* begin Text *

The Cafesjian Art Trust opened on Oct. 13, with its inaugural exhibition focusing on noted glass artist Dale Chihuly. Admission is free, but timed reservations need to be made in advance online. The museum’s exhibitions are viewable only through guided tours, which take place at 10 a.m., 1 p.m., and 3 p.m. every Thursday, Friday, and Saturday.

With its glossy blue and gray paneling, the museum building’s exterior is striking and whimsical amid the surrounding suburban white- and red-brick architecture. Stepping inside feels transportive, too: The entranceway is reminiscent of a tunnel, with bands of light running along the arched ceiling. The interior space is bright and colorful, just like the lobby’s centerpiece chandelier, a permanent floor-to-ceiling glass sunburst by Chihuly.

The museum is named for the late philanthropist, art collector and publishing executive Gerard Cafesjian, who also lent his name to a restored 1914 carousel in Como Park Zoo & Conservatory and an art musuem in Yerevan, Armenia. Cafesjian was particularly interested in glass art, and his longtime personal and professional friendship with Chihuly underlies the museum’s inaugural exhibition, “A Lasting Friendship: Gerard Cafesjian & Dale Chihuly.”

Cafesjian’s daughter Kathie Cafesjian Baradaran, who is now the trustee of the museum, said the museum aims to disentangle studio glass from “decorative art” — which also holds a place in their collection, she said — and establish its place among fine art media like oil paint or bronze sculpture.

The museum isn’t all glass, though, Baradaran said. Cafesjian, who died in 2013, amassed one of the world’s largest collections of art by Armenian painter Arshile Gorky, as well as works by other contemporary artists including Sam Francis, Gerhard Richter, Jennifer Bartlett and others. The museum’s second exhibition, which will run from April 8 to Oct. 18, 2023, focuses on the highlights of the Cafesjian collection, and a planned third exhibition will explore optical art through works by Victor Vasarely and Jon Kuhn.

Curator and executive director Andy Schlauch has spent a significant portion of his recent career working with Chihuly and his large-scale glass art. For the current show, Schlauch arranged the gallery in a chronological loop through the artist’s career, from asymmetrical seaforms to a wall-length installation of Persian floral forms to more ornate Venetian-inspired vessels.

“These are incredibly complicated pieces to make,” Schlauch said. Each work could involve up to 20 glassblowers working across several days. “In my head, I’m thinking not just how to celebrate the artwork, but how to celebrate their work and their talent and ability to interpret Dale’s vision for what he likes to see in his work.”

Cafesjian and Chihuly met in the mid-1980s, Schlauch said, following a period in which Chihuly navigated changes in his artistic process. After a car accident that damaged his vision and led to his trademark eye patch, Chihuly stopped handling hot glass himself. He took on more of a directorial role, leading teams of glassblowers to create the monumental works he became known for.

“There’s still that romantic notion of the artist working hard, away by themselves in the studio,” Schlauch said. “It’s actually a very old-fashioned approach to making art; you had Rembrandt and Da Vinci who had massive studios, and people to help them achieve what they wanted to create. That’s very similar to how glass artists work.”

* end Text *
* begin Records shown *

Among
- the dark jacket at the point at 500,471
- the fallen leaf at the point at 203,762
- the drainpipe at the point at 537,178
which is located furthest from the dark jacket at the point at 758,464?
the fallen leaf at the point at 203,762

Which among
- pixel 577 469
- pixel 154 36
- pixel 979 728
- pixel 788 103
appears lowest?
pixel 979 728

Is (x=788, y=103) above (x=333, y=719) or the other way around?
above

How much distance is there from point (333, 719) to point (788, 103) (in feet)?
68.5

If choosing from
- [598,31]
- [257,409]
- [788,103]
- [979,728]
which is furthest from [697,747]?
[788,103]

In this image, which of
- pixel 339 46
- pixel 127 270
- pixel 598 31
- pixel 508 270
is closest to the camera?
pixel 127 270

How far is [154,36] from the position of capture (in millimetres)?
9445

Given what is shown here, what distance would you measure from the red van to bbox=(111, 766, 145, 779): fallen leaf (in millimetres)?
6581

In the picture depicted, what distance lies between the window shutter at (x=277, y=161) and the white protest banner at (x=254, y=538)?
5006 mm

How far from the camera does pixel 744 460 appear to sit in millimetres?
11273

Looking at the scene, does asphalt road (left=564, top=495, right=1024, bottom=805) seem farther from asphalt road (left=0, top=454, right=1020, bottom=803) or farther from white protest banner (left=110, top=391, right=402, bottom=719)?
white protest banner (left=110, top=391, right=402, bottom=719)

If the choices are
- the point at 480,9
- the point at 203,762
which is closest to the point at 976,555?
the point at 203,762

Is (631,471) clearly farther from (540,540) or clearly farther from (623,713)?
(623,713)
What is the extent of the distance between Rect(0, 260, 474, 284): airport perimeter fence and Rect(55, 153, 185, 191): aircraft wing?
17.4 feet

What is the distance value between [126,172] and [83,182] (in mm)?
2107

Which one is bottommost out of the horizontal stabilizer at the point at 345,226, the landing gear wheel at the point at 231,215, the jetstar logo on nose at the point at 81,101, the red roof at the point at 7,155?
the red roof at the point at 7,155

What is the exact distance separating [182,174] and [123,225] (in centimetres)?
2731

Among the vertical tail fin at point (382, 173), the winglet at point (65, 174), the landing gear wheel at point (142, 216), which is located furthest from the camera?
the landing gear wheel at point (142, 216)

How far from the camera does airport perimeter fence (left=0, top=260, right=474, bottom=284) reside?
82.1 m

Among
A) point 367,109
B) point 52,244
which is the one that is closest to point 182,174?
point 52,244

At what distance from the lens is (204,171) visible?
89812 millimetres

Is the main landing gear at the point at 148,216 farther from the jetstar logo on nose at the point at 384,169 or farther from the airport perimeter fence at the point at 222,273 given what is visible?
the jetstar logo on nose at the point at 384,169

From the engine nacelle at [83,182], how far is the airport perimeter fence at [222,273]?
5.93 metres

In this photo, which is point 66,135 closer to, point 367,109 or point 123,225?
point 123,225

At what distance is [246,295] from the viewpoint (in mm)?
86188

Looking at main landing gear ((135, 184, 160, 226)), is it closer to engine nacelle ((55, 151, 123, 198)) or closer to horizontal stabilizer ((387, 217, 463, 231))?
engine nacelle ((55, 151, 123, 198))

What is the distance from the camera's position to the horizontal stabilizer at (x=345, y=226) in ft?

* end Records shown *

_The tasks_
1. Answer from the museum article:
(a) On which days of the week do the guided tours take place?
(b) In what year did Gerard Cafesjian die?
(c) Up to how many glassblowers could a single Chihuly work involve?
2. Repeat the museum article word for word, starting with "Curator and executive" and going on through "ornate Venetian-inspired vessels.".
The listing was drawn from a separate source and is unrelated to the museum article.

_Written answers_
1.
(a) Thursday, Friday, and Saturday
(b) 2013
(c) Up to 20

2.
Curator and executive director Andy Schlauch has spent a significant portion of his recent career working with Chihuly and his large-scale glass art. For the current show, Schlauch arranged the gallery in a chronological loop through the artist’s career, from asymmetrical seaforms to a wall-length installation of Persian floral forms to more ornate Venetian-inspired vessels.